Mas o livro faz um panorama extenso e ramificado de toda o contexto social, político e cultural que fez essa geração germinar e aparecer para o Brasil e o mundo. Desde que o livro chegou as minhas mãos ontem à noite, através da Adri, que não consigo desgrudar dele, e mesmo só tendo dado uma passada superficial a cada página que abro é uma descoberta e uma surpresa. Uma delas, por exemplo, foi saber que o Nego Dito, antes de se radicar em Arapongas, de onde seguiria para Londrina após iniciar seu envolvimento com teatro e música, teve como primeira morada no Norte do Paraná, para onde veio depois que sua avô, com quem ele morava no interior de São Paulo, morreu, nada mais nada menos que minha cidade natal, Paranavaí, onde o pai de Itamar trabalhava como fiscal do IBC (Instituto Brasileiro do Café).

Benedito Santos Silva Beleléu vulgo Nego Dito cascavé

Também é interessante saber que um dos gurus desse pessoal todo foi o maestro tropicalista Rogério Duprat, de quem partiu a primeira proposta para que eles fossem pra São Paulo, onde gravariam seus primeiros discos. E foi por isso que eles acabaram taxados de “Vanguarda Paulista”. Porque foi lá que eles se tornaram conhecidos do Brasil. Mas toda a gestação do “projeto musical” desse pessoal na verdade se deu no Norte do Paraná. Tanto que o Arrigo fez questão de em um festival da extinta TV Tupi de São Paulo, tocar com a camiseta do Londrina Esporte Clube (LEC), como aparece em uma das fotos do livro. E é muito legal perceber que muito daquilo que a gente pensa, sonha, luta, persegue já tinha um paralelo nessa geração, que por sua vez tinha na geração do Duprat, que desafiou as fronteiras do erudito/popular, do bom/mau gosto, do cafona/sofisticado, da caretice/maluquice, também uma referência básica.

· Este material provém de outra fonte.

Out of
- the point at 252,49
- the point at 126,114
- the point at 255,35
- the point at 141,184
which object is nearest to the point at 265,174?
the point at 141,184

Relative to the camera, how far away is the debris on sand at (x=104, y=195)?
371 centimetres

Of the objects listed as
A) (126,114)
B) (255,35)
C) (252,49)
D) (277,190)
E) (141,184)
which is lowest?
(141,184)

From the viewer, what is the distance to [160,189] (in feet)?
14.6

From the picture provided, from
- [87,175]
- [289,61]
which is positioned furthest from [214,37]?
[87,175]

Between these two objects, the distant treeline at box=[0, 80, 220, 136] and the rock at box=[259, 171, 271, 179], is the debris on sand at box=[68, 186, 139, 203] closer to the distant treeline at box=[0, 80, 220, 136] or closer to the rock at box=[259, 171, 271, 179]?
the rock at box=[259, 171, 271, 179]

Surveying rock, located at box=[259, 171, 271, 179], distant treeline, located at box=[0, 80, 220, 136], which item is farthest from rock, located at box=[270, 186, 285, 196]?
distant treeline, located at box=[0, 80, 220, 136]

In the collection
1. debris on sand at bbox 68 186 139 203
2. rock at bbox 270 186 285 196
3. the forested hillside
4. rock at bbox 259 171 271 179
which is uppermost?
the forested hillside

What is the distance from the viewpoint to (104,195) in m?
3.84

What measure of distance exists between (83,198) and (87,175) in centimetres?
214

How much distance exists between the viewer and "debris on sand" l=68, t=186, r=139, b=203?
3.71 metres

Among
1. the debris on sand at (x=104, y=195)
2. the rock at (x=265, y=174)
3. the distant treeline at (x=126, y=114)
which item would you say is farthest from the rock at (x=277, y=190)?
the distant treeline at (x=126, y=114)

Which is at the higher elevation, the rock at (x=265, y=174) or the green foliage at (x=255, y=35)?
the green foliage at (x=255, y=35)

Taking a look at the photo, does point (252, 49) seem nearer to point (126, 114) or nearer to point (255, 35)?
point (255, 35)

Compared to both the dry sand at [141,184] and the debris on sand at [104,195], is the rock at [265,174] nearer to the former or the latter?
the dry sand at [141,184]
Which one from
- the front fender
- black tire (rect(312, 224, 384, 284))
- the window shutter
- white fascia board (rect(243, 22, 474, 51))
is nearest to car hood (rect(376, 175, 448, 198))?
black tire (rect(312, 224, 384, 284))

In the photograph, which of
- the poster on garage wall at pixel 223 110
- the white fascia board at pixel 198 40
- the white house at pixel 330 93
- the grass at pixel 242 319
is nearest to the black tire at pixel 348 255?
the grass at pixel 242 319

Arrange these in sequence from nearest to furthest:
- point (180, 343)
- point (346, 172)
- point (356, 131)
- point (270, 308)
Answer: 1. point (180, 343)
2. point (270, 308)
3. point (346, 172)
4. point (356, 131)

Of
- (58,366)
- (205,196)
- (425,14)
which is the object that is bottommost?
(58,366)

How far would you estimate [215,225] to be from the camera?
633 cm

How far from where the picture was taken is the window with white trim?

“O paranaense Arrigo Barnabé, então obscuro estudante de música da USP não vacilou. Mesmo sob o ardil da vaia. Sua participação no 1º Festival Universitário da Música Brasileira promovido em São Paulo pela TV Cultura, causou espécie. Bombástico no palco, desconhecido no vídeo (ainda) inédito em disco. Entrava para a história arrombando a festa e a casa grande do latifúndio MPB. Saíam os repertórios redundantes, as melodias com intervalos regulares, a reprodução deliberada das técnicas usuais, dos jeitos e trejeitos do cancioneiro. A histórica e nacionalmente desgastada “fórmula festival” renovada em TV pública. Nada dos óbvios e abomináveis refrões, do instrumental previsível e da simpatia mecânica, característicos nesse tipo de disputa. A aparição de Arrigo e seu arsenal sonoro, pelo contrário, beirou o insólito, o imprevisível, a polêmica. Inventor de uma nova sintaxe musical acabou esgrimindo com a preguiça mental da platéia: “O público quanto tem que pensar estranha”.
(trecho do livro Na boca do Bode)

“Fizemos um grande manifesto, etc. Mas aí foi na volta, exatamente, na volta desse trabalho em que fui lá, "mamar" nas tetas culturais, é que a gente viu lá os "cagistas", aqueles caras ligados ao John Cage (músico concrestista americano). E descobrimos, então, toda uma fatia de produção ligada ao acaso, ao happening, essa coisa, e começamos a fazer isso aqui. Eu, o Júlio Medaglia, o Damiano Cozzela, o pessoal que assinou aquele tal manifesto. Esse manifesto dizia exatamente isto: "chega desse negócio de coisinha da música erudita enfiada só dentro do teatro, pra meia dúzia de milionários e tal. A gente tem é que sair para a rua, fazer música na rua com os meios que houver; se forem bons ou maus, isso é outra coisa. Mas fazer o que for possível". E aí que me aproximei deliberadamente da música popular”.(...)Eu tenha uma composição que se chama "Organismo", que vai ser gravada provavelmente nos próximos meses. Era nesse tipo aí, bouleziana, tudo era seriado, estruturação dos sons, a reunião dos sons, a reunião dos grupos, o jeito de cantar, porque também tinha canto. E, aí, o Zappa passou lá e botou, jogou merda no ventilador. O Zappa e outros amigos deles. Ninguém conhecia o Frank Zappa, ele não fazia, não tinha formado os Mothers of Invention, uma coisa caralhal... Não sei se já se já chegaram a ouvir... espetacular. Mas ele estava prestes a fazer isso, mais tarde, às... . Quando nós chegamos, mais tarde, em 69, que eu fui vê-lo em Nova York, já era 69. Enfim, essa geração, aí, que está hoje beirando os 70 anos, como eu, 68 anos, é que fez essa mistura toda. Então, tudo virou uma coisa só. Não tem esse negócio que tem música erudita, tem música popular; não sei o que, é som aí.
Rogério Duprat em entrevista ao Trabalho Sujo


Outra história legal do livro é sobre o festival “Colher de Chá”, que levou para Cambé, cidade próxima a Londrina, nada mais nada menos que os Mutantes, já sem Rita Lee mas ainda com a formação básica, Arnaldo, Sérgio, Liminha e Dinho.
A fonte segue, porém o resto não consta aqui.